As she makes her painful way to him, slowly, deliberately, her weight against a wooden staff, her face cast down by the physics of her ailment, I’ll tell you what I hear: expressions of shock, hummings of encouragement, sharp intake of breath, cluckings of disapproval, the shufflings of people making way for her, the firm landings of her stick upon the floor.

And there she is, standing before the men and the women, and the One in whom male and female meet complete. On that spot Jesus announces to her emancipation from her bondage, resurrection from her living death, inclusion in the people of God, revelation as a daughter of Abraham and Sarah. Immediately he makes the Word flesh by laying his hands on her. And I can only assume that the sounds we heard before we hear again, only sharper, clearer, as he violates yet one more levitical law, touching a woman in public.

Indignation pours from the heart and the mouth of the local pastor, flooding the room with his sour breath. “Six days have been defined as work days. Come on one of the six if you want to be healed, but not on the seventh, the Sabbath!” So he kept shouting, perhaps egged-on by some of his flock, men of substance, guardians of obedience, culture police.

Don’t you think there must have been some who shot back, “And who will heal us if we do? You?”

Now Jesus makes a strategic choice. He hears the presiding minister repeating his pathetic public policy statement, and Jesus shoots back, responding to this fellow’s message but actually addresses the congregation: “You frauds! Each Sabbath every one of you regularly unties your cow or donkey from its stall, leads it out for water, and thinks nothing of it. So why isn’t it all right for me to untie this daughter of Abraham and lead her from the stall where Satan has had her tied these eighteen years?”

That’s how it reads in “The Message”, which goes on to say, “When he put it that way, his critics were left looking quite silly and red-faced. The congregation was delighted and cheered him on.” Jesus’s strategic choice was right on: rather than arguing with the pastor in a closed loop, Jesus rightly located the hypocrisy in the divided inconsistent hearts of many within that room, and rather than framing a conversation within the ecclesiastical system (where it would be all about religious law), Jesus intercepted the message of the minister to his flock, feigned a return volley to that fellow but in fact lobbed his reply to the people, and made it all about justice and mercy.

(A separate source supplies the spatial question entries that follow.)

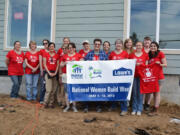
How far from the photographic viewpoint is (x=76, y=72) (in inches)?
195

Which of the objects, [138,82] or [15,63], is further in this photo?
[15,63]

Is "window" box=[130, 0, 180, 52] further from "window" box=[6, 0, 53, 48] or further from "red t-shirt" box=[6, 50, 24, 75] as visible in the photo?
"red t-shirt" box=[6, 50, 24, 75]

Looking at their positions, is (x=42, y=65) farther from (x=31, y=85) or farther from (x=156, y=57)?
(x=156, y=57)

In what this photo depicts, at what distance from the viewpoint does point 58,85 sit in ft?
18.4

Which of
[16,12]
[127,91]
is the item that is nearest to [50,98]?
[127,91]

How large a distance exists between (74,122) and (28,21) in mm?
4559

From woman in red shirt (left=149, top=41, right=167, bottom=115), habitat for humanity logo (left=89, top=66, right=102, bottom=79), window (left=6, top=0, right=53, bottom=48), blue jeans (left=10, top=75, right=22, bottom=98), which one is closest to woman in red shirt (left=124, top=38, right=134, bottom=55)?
woman in red shirt (left=149, top=41, right=167, bottom=115)

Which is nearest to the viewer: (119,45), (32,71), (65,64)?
(119,45)

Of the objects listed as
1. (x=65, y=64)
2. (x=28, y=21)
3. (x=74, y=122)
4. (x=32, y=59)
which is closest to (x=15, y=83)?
(x=32, y=59)

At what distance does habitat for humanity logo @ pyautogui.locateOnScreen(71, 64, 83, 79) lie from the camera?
4925 mm

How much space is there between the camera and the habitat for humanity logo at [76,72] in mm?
4925

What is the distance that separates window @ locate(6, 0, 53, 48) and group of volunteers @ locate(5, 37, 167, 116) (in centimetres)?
141

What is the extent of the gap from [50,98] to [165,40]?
12.8 feet

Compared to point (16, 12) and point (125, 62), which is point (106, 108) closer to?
point (125, 62)
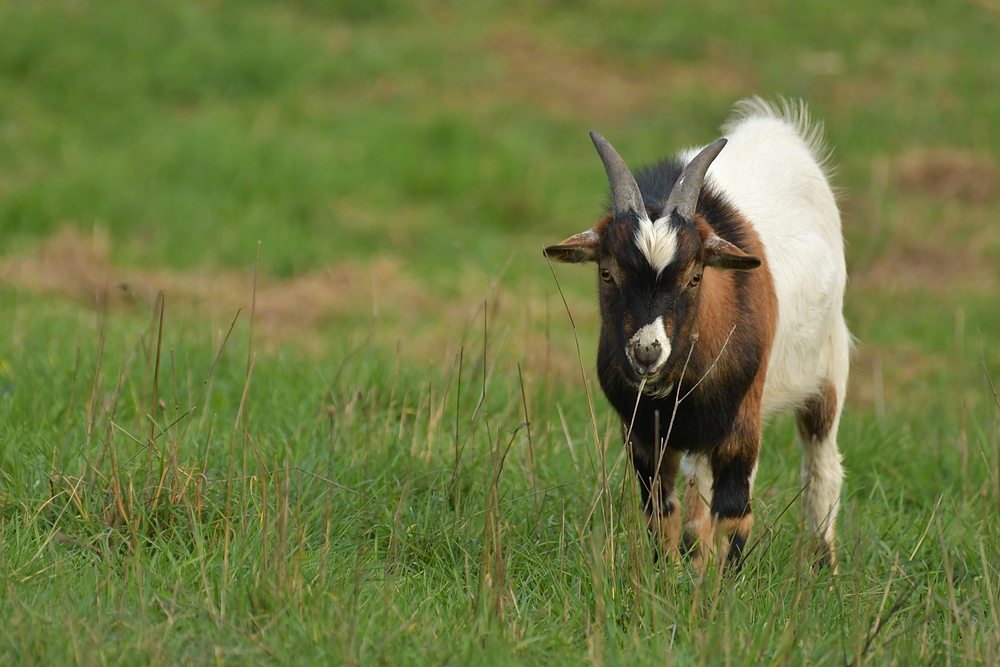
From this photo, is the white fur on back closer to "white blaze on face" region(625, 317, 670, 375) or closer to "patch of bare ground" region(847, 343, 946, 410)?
"white blaze on face" region(625, 317, 670, 375)

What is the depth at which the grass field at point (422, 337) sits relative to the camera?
3287 millimetres

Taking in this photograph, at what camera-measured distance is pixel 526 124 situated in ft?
40.2

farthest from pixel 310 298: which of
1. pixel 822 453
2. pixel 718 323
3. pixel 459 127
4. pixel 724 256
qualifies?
pixel 724 256

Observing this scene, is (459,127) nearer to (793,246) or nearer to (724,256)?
(793,246)

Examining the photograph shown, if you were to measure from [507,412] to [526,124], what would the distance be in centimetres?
779

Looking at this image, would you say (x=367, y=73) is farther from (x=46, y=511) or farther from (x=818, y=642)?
(x=818, y=642)

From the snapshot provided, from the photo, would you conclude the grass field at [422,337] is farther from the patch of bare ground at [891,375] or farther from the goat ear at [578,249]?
the goat ear at [578,249]

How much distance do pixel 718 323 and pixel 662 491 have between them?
66 centimetres

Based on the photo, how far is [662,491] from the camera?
13.8 ft

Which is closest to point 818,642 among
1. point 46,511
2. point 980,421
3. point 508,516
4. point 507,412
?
point 508,516

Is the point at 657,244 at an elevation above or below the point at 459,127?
above

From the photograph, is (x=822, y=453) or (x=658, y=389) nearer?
(x=658, y=389)

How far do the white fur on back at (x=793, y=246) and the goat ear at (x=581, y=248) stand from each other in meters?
0.66

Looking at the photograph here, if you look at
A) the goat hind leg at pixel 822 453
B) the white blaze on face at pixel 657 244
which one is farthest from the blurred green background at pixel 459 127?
the white blaze on face at pixel 657 244
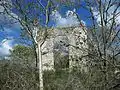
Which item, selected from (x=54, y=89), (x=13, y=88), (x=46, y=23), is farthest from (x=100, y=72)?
(x=46, y=23)

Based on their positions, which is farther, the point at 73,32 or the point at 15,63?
the point at 73,32

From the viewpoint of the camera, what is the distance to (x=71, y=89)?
16.7 metres

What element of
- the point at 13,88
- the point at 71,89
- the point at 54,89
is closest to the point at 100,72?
the point at 71,89

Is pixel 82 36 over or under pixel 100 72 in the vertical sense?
over

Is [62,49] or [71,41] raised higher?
[71,41]

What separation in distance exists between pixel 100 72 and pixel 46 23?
37.3ft

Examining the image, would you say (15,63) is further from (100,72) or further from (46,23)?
(100,72)

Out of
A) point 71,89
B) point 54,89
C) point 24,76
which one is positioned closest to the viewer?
point 71,89

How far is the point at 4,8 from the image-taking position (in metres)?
21.5

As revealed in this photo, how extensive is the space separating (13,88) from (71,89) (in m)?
3.26

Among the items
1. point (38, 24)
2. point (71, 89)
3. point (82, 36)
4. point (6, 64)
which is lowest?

The New Revised Standard Version, our lectern text, says, “When he had said this, all his opponents were put to shame; and the entire crowd was rejoicing at all the wonderful things that he was doing.”

Maybe. But it won’t be long before that kind of nervous twittering is heard at the gates of Jerusalem, when Jesus arrives to face his ultimate challenge.

The shame that Luke mentions may be an important facet of this story. You could say that this woman’s crippled condition, her weakness, represents a basic shame laid on the backs of all women by cultures that perpetuate inequality by specious primitive prejudice. That is truly the spirit of weakness that afflicts woman: it is the men’s arguments and self-ordained authority that cripple her. These are among the powers and principalities that Jesus disarms, for male and female to meet in him and be saved from the alienating power of shame.

This is radical stuff. Before Jesus, no Jewish women were allowed to be disciples of a great teacher, but that is where his movement goes, and this woman who now stands before him eye to eye is part of that movement. And so are we.

(The description of the place of women in 1st-century Palestine is given by Ben Witherington, III, in his article, “Women: New Testament” in “The Anchor Bible Dictionary”, Vol. 6, page 957.)